Offense: Alaric Jackson – OL, Iowa

Usually it is instilled in an Iowa offensive lineman how to become an effective run blocker, due to the style of play the Hawkeyes exhibit. Jackson certainly possesses the mindset to open holes in the running game, but needs a little polishing in pass protection. Regardless, he has a massive frame to work with and can really play all spots on the line outside of center. Plus, three out of the five starters on the Bills offensive line will be 29 by week one, so a young and talented lineman is a no brainer.

Defense: Robert Rochell – CB, Central Arkansas

Outside of the top three corners for the Bills, there are certainly a few question marks. A tremendous athlete like Rochell would be a perfect mid round snag to learn from elite corner Tre’Davious White.
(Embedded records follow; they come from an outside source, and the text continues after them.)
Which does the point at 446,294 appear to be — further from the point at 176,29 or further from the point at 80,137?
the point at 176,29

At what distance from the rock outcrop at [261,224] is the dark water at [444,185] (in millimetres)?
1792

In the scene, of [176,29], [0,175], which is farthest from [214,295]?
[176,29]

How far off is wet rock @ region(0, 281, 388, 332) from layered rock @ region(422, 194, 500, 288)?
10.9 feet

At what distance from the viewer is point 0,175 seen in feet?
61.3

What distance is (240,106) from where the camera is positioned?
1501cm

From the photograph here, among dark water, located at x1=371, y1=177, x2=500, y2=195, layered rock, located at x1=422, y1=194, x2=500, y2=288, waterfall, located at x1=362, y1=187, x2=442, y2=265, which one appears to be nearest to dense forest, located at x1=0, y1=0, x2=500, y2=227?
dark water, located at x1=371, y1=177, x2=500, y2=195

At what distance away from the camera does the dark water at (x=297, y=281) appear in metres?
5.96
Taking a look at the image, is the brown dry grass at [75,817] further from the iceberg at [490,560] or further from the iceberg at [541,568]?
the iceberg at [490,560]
There is a high ceiling with Rochell because he already has that athleticism and the willingness to play physical at the next level. It would be up to the Bills’ defensive staff and strength/conditioning coaches to mold this player into a starting corner.



Miami Dolphins

Offense: Tommy Doyle – OL, Miami (OH)

Since the Dolphins only have two seventh round picks after having one each in rounds one through four, this pick is a late round project. Doyle is a mammoth at 6’8” and nearly 330 lbs, but he is very inexperienced due to making the flip to offensive tackle from defensive line when he got to Oxford. He has all the tools to become an effective seal on the edge but needs time and coaching to perfect his craft.
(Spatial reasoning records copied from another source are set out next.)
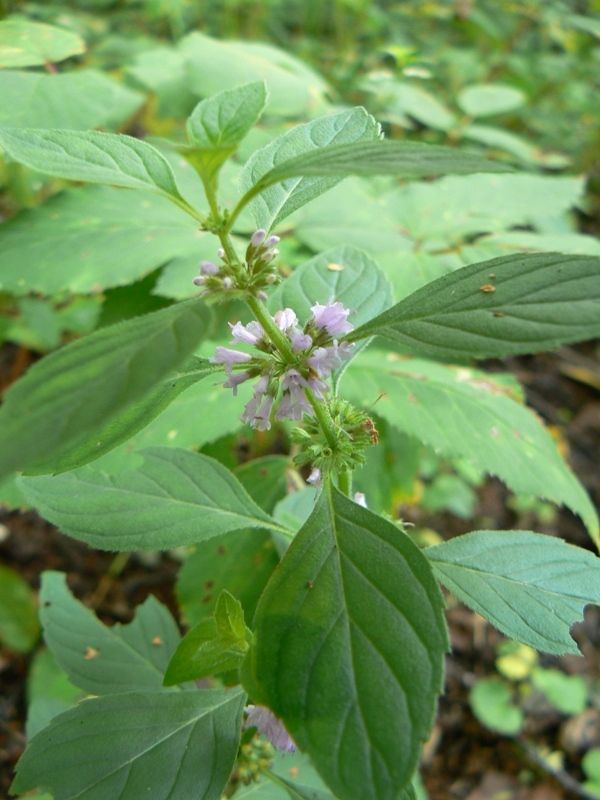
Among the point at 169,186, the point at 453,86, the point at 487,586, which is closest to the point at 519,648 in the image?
the point at 487,586

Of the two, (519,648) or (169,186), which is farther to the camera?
(519,648)

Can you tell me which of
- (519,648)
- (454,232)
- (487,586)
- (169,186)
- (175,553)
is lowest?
(519,648)

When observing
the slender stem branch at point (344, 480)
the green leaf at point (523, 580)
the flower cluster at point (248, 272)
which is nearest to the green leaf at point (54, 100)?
the flower cluster at point (248, 272)

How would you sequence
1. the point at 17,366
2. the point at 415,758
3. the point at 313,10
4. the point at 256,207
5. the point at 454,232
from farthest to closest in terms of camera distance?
the point at 313,10
the point at 17,366
the point at 454,232
the point at 256,207
the point at 415,758

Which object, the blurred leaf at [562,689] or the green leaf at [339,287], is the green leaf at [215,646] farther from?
the blurred leaf at [562,689]

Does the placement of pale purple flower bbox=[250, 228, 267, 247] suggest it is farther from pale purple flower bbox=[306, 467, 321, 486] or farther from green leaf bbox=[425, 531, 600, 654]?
green leaf bbox=[425, 531, 600, 654]

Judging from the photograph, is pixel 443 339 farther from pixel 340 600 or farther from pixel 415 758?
pixel 415 758

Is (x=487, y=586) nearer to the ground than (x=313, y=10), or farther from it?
farther from it
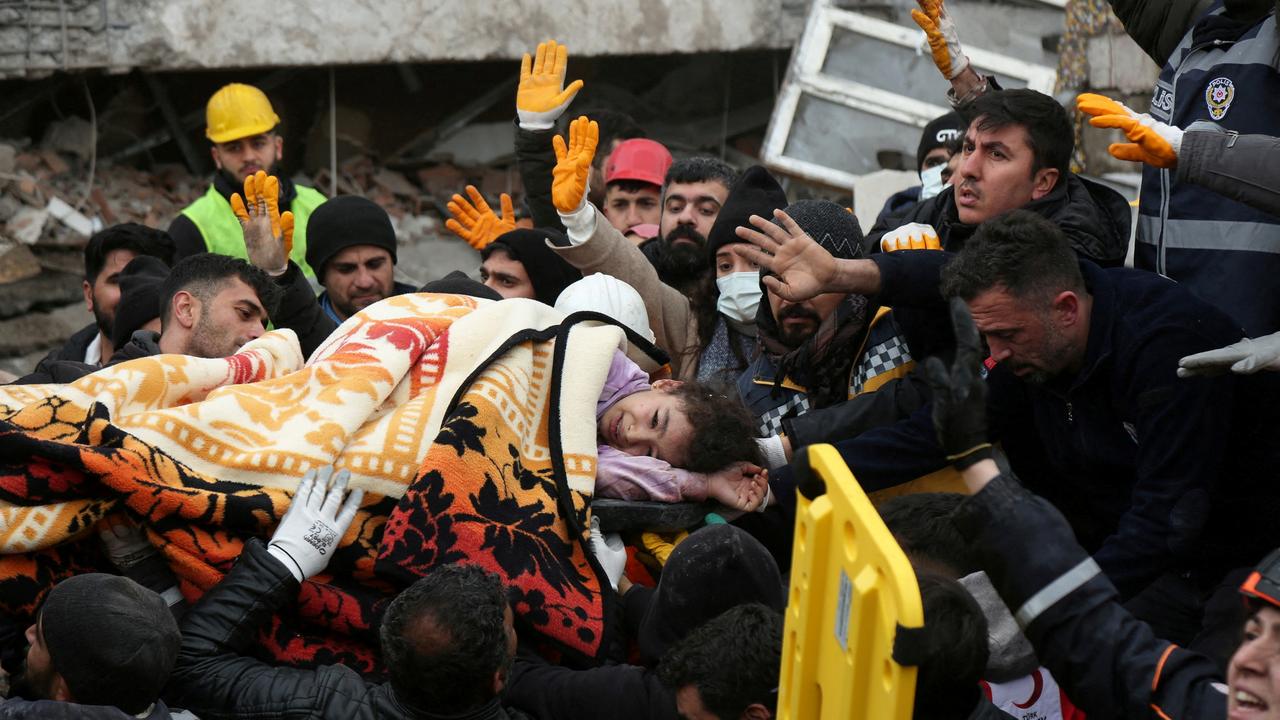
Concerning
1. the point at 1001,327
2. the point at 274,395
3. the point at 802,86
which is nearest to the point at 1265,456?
the point at 1001,327

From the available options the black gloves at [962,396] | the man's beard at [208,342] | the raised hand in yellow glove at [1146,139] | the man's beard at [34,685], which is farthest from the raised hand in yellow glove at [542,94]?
the black gloves at [962,396]

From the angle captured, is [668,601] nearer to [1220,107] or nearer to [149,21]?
[1220,107]

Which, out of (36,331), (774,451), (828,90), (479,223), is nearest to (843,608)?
(774,451)

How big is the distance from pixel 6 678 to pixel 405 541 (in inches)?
33.9

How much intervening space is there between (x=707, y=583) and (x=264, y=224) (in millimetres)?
2471

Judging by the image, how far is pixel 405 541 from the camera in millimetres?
3059

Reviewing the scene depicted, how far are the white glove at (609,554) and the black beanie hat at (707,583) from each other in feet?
1.18

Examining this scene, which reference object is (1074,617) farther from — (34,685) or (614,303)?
(614,303)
Defense: Hamilcar Rashed Jr. – OLB, Oregon State

The Dolphins should go with an edge player with their number 18 selection in the first round. The only problem is that with the high rankings of those edge players in the day one range, it will likely be a more natural 4-3 defensive end that they will try to transition to a 3-4 outside linebacker. Rashed Jr. is already a standup rusher from the edge who could easily be used primarily in pass rush situations to start his career.



New York Jets

Offense: Demetric Felton – RB, UCLA

Felton is a great third down running back who is just as effective catching the ball out of the backfield as he is running it. He can make people miss in space and is extremely decisive when picking his holes. The Jets should get a player like Felton who is great at running option routes to give their new quarterback some easy completions.
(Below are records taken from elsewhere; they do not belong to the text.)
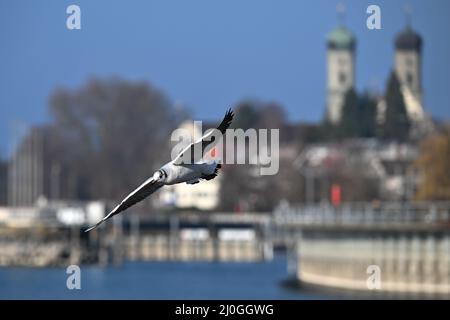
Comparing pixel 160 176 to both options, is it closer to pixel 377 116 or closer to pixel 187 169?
pixel 187 169

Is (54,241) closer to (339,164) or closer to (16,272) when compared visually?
(16,272)

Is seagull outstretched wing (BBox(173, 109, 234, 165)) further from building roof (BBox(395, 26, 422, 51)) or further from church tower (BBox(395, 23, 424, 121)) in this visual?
building roof (BBox(395, 26, 422, 51))

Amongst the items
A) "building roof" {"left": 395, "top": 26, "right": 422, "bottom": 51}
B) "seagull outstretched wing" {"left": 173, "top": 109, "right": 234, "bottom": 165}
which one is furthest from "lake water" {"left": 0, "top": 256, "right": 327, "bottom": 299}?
"seagull outstretched wing" {"left": 173, "top": 109, "right": 234, "bottom": 165}

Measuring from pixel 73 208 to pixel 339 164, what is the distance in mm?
29829

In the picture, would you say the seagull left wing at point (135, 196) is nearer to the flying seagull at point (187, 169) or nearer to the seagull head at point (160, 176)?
the flying seagull at point (187, 169)

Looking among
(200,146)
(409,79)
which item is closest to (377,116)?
(409,79)

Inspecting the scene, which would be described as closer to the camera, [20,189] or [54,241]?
[54,241]

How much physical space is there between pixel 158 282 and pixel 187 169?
8188 cm

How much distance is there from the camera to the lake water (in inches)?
3848

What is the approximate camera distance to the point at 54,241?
149 m

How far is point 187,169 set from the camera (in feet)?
121

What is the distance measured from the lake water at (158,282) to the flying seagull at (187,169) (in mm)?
55100

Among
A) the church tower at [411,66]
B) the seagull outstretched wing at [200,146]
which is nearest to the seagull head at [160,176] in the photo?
the seagull outstretched wing at [200,146]
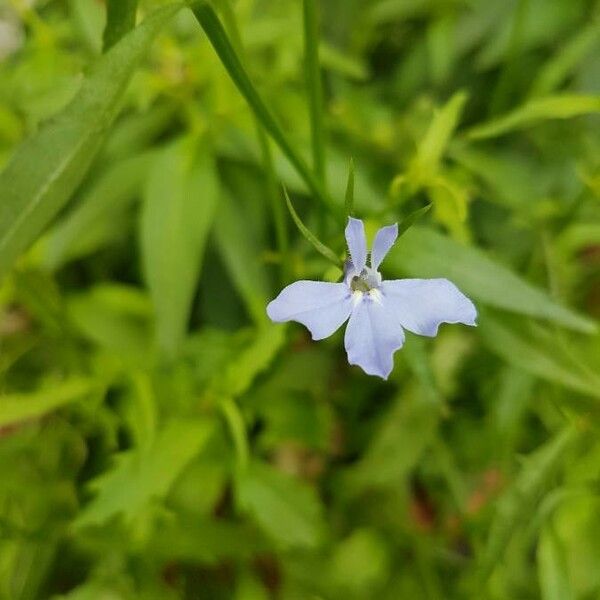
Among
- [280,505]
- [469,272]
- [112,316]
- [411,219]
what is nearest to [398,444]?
[280,505]

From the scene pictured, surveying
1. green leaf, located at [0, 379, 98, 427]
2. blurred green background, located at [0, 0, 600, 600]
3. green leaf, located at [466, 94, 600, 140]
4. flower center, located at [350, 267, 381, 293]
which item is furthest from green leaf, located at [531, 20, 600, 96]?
green leaf, located at [0, 379, 98, 427]

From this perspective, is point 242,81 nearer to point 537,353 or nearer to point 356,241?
point 356,241

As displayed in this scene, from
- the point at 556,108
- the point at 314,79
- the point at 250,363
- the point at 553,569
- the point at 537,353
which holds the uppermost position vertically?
the point at 314,79

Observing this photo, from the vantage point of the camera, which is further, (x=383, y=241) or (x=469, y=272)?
(x=469, y=272)

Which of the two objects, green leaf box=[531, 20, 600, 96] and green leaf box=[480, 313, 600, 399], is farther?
green leaf box=[531, 20, 600, 96]

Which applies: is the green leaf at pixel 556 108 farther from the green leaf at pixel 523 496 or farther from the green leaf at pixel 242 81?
the green leaf at pixel 523 496

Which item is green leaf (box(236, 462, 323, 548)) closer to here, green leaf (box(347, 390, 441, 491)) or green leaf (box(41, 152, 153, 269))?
green leaf (box(347, 390, 441, 491))
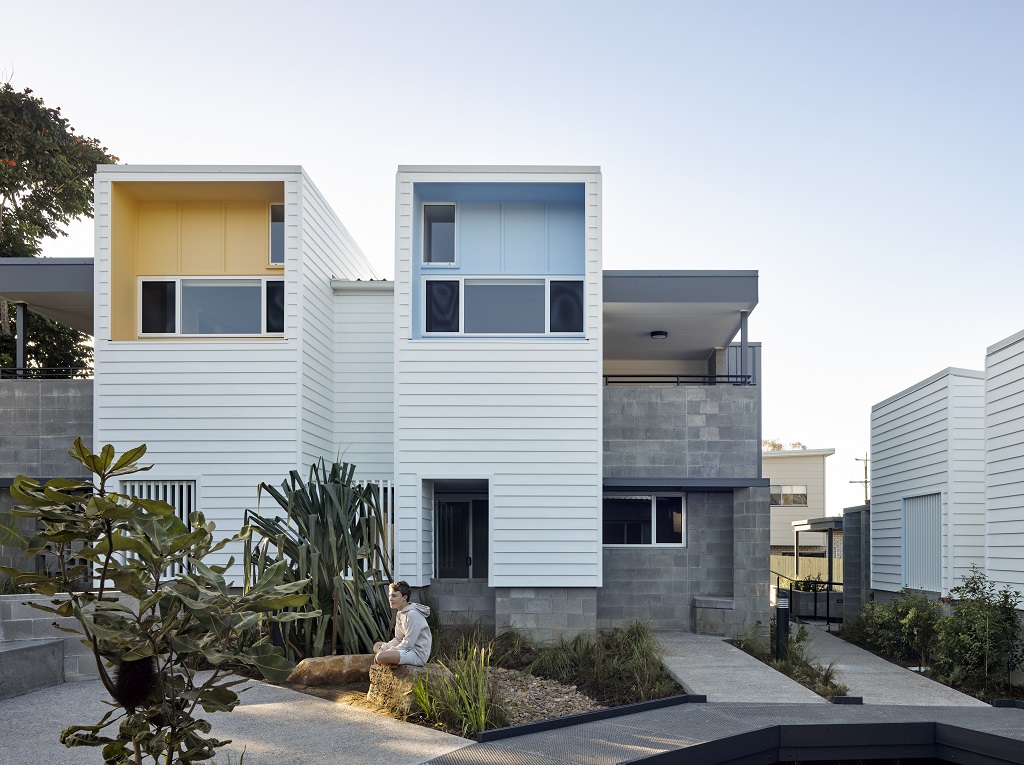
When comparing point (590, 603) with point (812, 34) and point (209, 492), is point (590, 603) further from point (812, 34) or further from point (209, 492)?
point (812, 34)

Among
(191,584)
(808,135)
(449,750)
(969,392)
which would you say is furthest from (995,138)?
(191,584)

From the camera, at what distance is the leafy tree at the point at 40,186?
20.9 meters

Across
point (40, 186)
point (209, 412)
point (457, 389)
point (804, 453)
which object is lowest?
point (804, 453)

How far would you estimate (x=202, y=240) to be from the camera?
1477 cm

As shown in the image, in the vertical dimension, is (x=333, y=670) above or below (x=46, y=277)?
below

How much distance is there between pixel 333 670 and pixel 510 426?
4.89 metres

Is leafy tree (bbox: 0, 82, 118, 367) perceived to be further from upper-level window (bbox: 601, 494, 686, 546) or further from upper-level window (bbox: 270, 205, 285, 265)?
A: upper-level window (bbox: 601, 494, 686, 546)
Defense: Marco Wilson – CB, Florida

The black cloud that shrouds his costly cleat toss vs. LSU may travel with Wilson his entire career. Regardless he is still a capable corner who can succeed in the right situation. He can run with any wideout but sometimes loses track of the ball. Wilson projects best in zone coverage coming down hill to hit the receiver at the catch point with solid tackling skills.



New England Patriots

Offense: Nico Collins – WR, Michigan

The Patriots are loaded up with mid-round picks and did a fantastic job addressing the tight end position through free agency, but they are still trying to figure out what to do with N’Keal Harry. If the Pats grab Collins then it makes their decision easy on trying to move Harry from New England. Collins is a strong wideout who uses that strength to overpower corners and make tough grabs. He also clocked a 4.42 second 40-yard dash, which solidifies his standing as a mid-round talent.

Defense: Reed Blankenship – Safety, Middle Tennessee State

Blankenship is an absolute tackling machine from the safety spot, having 108 tackles in 2018 and would have been over 100 if not for a shortened season this year. Devin McCourty isn’t getting any younger either and the Pats should be looking for a replacement. Blankenship can be a starter in a defense that allows him to play centerfield, having the speed and IQ to know where the ball is going, and the athleticism to make plays on it.